Вообще-то посол Советского Союза и «Посол Советского Союза» — это две очень разные сущности. Первая — должность, а вторая — дипломатический ранг. На настоящий момент у СССР были установлены дипломатические отношения на уровне посольств ровно с сотней стран, но Послов в стране насчитывалось чуть больше тридцати, и далеко не все они работали именно послами. Так что когда мне в Симферополе перед вылетом вручили удостоверение Посла, я изрядно удивился. Но все равно не думал, что придется впахивать сразу и всерьез, а оказалось, что придется.
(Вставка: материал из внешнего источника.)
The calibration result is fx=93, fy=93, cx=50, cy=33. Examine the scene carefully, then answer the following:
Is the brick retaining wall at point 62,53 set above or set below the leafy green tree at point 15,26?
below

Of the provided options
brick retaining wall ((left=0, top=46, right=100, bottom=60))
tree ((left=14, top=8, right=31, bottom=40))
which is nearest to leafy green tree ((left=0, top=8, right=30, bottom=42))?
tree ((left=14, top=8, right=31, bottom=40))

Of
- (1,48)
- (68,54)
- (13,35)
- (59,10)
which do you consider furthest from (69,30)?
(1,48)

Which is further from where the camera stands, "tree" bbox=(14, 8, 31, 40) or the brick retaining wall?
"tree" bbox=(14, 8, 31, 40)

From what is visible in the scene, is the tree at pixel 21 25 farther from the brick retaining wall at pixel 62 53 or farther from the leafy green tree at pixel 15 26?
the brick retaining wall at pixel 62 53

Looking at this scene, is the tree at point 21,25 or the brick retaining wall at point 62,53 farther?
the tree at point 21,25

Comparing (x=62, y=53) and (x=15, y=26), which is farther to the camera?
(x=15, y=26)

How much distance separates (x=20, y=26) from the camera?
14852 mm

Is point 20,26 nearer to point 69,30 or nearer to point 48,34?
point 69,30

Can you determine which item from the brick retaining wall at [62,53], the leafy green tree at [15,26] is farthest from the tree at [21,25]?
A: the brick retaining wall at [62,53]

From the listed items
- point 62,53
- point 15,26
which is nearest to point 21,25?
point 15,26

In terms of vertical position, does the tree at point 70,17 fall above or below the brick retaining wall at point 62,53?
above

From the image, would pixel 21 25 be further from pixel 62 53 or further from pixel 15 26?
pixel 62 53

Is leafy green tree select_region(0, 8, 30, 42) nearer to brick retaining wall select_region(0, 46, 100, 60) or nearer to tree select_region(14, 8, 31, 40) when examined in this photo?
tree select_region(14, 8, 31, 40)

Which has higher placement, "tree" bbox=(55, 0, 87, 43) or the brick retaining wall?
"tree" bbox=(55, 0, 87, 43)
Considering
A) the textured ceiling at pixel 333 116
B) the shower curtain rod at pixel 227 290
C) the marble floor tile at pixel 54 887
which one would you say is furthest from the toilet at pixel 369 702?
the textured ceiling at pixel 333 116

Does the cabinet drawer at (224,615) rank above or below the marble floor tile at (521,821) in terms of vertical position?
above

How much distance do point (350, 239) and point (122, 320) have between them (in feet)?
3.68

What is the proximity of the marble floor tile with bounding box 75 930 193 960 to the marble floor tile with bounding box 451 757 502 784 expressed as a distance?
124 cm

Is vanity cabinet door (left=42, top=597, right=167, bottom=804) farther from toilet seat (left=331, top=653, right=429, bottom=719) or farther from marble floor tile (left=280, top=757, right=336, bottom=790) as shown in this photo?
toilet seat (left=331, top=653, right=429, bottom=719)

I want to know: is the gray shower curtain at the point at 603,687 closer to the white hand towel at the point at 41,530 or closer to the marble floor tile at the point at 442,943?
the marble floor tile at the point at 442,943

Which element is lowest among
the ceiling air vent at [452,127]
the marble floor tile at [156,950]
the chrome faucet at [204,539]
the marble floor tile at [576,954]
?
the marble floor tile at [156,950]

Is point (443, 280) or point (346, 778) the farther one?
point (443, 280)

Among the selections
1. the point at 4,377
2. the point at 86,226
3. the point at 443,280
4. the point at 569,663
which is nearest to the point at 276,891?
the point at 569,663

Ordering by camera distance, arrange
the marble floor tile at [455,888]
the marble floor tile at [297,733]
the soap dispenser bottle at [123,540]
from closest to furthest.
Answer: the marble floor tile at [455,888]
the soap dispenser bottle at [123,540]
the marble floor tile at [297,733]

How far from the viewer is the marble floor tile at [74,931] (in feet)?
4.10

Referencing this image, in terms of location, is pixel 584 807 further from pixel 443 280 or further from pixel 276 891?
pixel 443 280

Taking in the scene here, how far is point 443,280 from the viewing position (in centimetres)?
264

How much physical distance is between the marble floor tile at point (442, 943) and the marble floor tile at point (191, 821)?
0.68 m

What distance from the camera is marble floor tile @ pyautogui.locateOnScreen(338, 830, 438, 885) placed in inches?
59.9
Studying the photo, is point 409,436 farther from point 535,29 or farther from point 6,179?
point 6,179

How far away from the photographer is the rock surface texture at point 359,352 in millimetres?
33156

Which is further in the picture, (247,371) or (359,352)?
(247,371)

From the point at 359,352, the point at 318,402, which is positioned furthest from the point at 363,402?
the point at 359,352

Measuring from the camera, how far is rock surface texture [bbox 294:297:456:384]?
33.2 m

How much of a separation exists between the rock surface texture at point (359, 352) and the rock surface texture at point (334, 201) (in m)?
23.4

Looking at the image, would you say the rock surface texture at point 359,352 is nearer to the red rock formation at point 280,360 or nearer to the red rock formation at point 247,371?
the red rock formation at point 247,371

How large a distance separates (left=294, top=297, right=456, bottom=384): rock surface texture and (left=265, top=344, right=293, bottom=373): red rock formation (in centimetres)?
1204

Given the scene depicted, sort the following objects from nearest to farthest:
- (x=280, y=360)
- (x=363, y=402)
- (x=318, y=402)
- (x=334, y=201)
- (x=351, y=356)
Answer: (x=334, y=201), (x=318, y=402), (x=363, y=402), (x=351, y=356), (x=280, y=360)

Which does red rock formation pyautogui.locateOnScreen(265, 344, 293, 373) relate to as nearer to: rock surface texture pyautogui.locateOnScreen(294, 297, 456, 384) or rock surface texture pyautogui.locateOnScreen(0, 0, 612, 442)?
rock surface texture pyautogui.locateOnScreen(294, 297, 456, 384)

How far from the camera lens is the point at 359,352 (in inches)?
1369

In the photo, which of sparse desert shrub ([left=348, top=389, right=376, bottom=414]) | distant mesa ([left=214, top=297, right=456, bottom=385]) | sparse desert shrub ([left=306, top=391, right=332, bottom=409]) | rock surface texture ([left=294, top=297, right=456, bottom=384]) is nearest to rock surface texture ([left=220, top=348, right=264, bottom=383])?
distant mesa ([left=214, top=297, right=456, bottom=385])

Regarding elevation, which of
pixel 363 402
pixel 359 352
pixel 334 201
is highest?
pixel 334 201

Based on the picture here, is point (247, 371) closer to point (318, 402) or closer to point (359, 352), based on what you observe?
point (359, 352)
Причем именно впахивать и очень серьезно — но вот что местному президенту наговорили про меня и над чем мне придется работать, я пока представлял довольно слабо. Тем более мне стало это не очень понятно, когда я выяснил (примерно через час после приезда в посольство, после разговора с секретарем), какими силами нужно будет «пахать».

А силы были… невелики: мне Володя сразу их описал: кроме меня в посольстве работали четырнадцать человек. Секретарь посольства, генконсул, просто консул (на этой должности работала жена секретаря посольства), военный атташе — и на этом список именно дипломатов исчерпывался. Остальные десять человек были «техническими специалистами» и заодно работали в посольстве в службе охраны. Правда, все мужчины были все же людьми женатыми, однако их жены как раз в посольстве никаких должностей не занимали: четверо вообще «дома сидели», а остальные трудились на каких-то рядовых должностях в советском трогпредстве. Ну и я теперь тут послом работал, и — как мне сообщил секретарь Валера — был единственным Послом в Африке к югу от Египта, единственным во всей «Черной Африке»…

Вместе со мной в посольство прибыла и «свежая пресса» из Москвы, и я прочитал в «Известиях» очень кратенькую заметку о том, что «послом в Танзанию и Замбию назначен Кириллов В. В.» — очень даже «информативную» заметку. Для кого надо информативную, потому что в СССР с послами в разные страны было очень интересно. Страны в МИДе четко делились по рангам, и любые должности в «первой пятерке стран» считались очень престижными. Еще в паре десятков стран они были… в целом неплохими, их рассматривали как «очередную ступеньку в карьере» для так называемых «карьерных дипломатов». А вот работа в посольствах прочих стран ни престижной ни считалась, ни «карьерной ступенькой», причем независимо от занимаемой там должности. Я, например, узнал, что убывший днем предыдущий посол лучшее, на что мог теперь рассчитывать, так это на должность какого-нибудь второго секретаря посольства во «второй двадцатке» диппредставительств. А сам секретарь… он признался, что до вчерашнего дня думал, что ему-то как раз с карьерой повезло, потому что искренне считал, что теперь-то он будет в посольстве «главным». А теперь, когда пришло уточнение о моем официальном ранге он считал… считал, что ему повезло еще больше: если посольство возглавляет именно Посол, то ранг уже самого посольства поднимается очень сильно. И когда ему придется место работы поменять (а у кадровых дипломатов это происходило обычно раз в три года, редко их на одном месте держали хотя бы до пяти лет), то у него будут серьезные шансы занять должность секретаря посольства (возможно, даже первого секретаря) в диппредставительстве из «первой пятерки».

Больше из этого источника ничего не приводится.